In unserer Abteilung operieren wir folgende Tumorarten:

  • Absiedlungen anderer Tumoren (Metastasen)
  • Tumoren der Rückenmarkshäute (Meningeome)
  • Tumoren der Nervenwurzeln (Schwannome)
  • Tumoren des Rückenmarks können selbst bei relativ kleiner Größe erhebliche Beschwerden verursachen, da sie im engen Rückenmarkskanal wachsen. Daher sollten sie möglichst früh operiert werden.
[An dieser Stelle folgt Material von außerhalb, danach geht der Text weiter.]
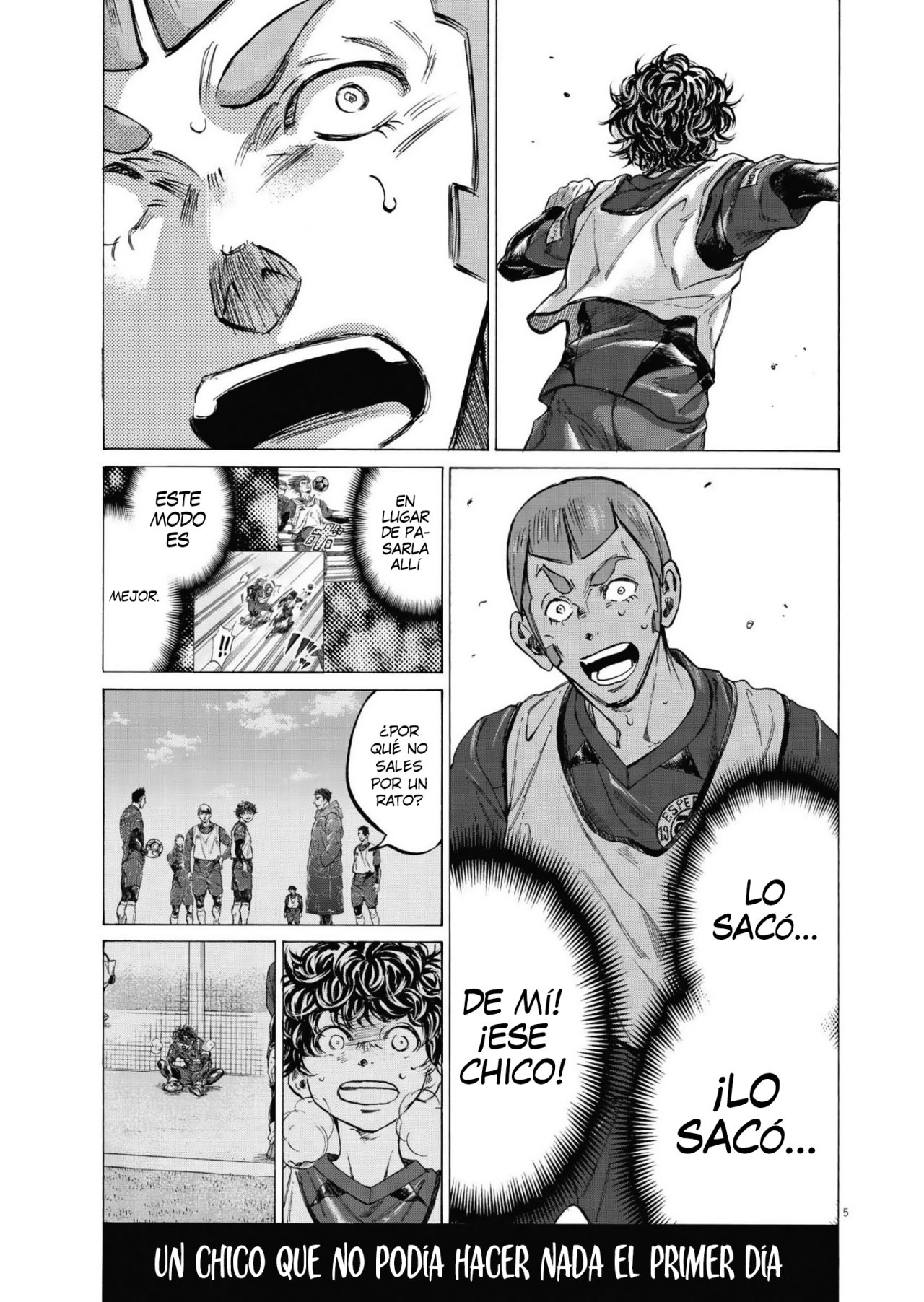 Read Ao ashi Español Manga Online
Die Operation bei Tumoren des Rückenmarks und der Wirbelsäule

Unser Ziel: Eine möglichst komplette Tumorentfernung und gleichzeitig weitgehende Schonung des umgebenden Nervengewebes und anderer Organe. Alle Operationen führen wir deshalb mikrochirurgisch durch. Dies ermöglicht eine risikoarme Entfernung des Tumors. Müssen wir aufgrund der Lage des Tumors von einer Instabilität der Wirbelsäule ausgehen, setzen wir zusätzlich modernste Stabilisierungsverfahren ein.

Bei Tumoren, die in andere Organsysteme hineinwachsen, beispielsweise in den Brustkorb, operieren wir gemeinsam mit den Kollegen anderer chirurgischen Abteilungen unseres Hauses wie der Allgemein- und Viszeralchirurgie oder Orthopädie.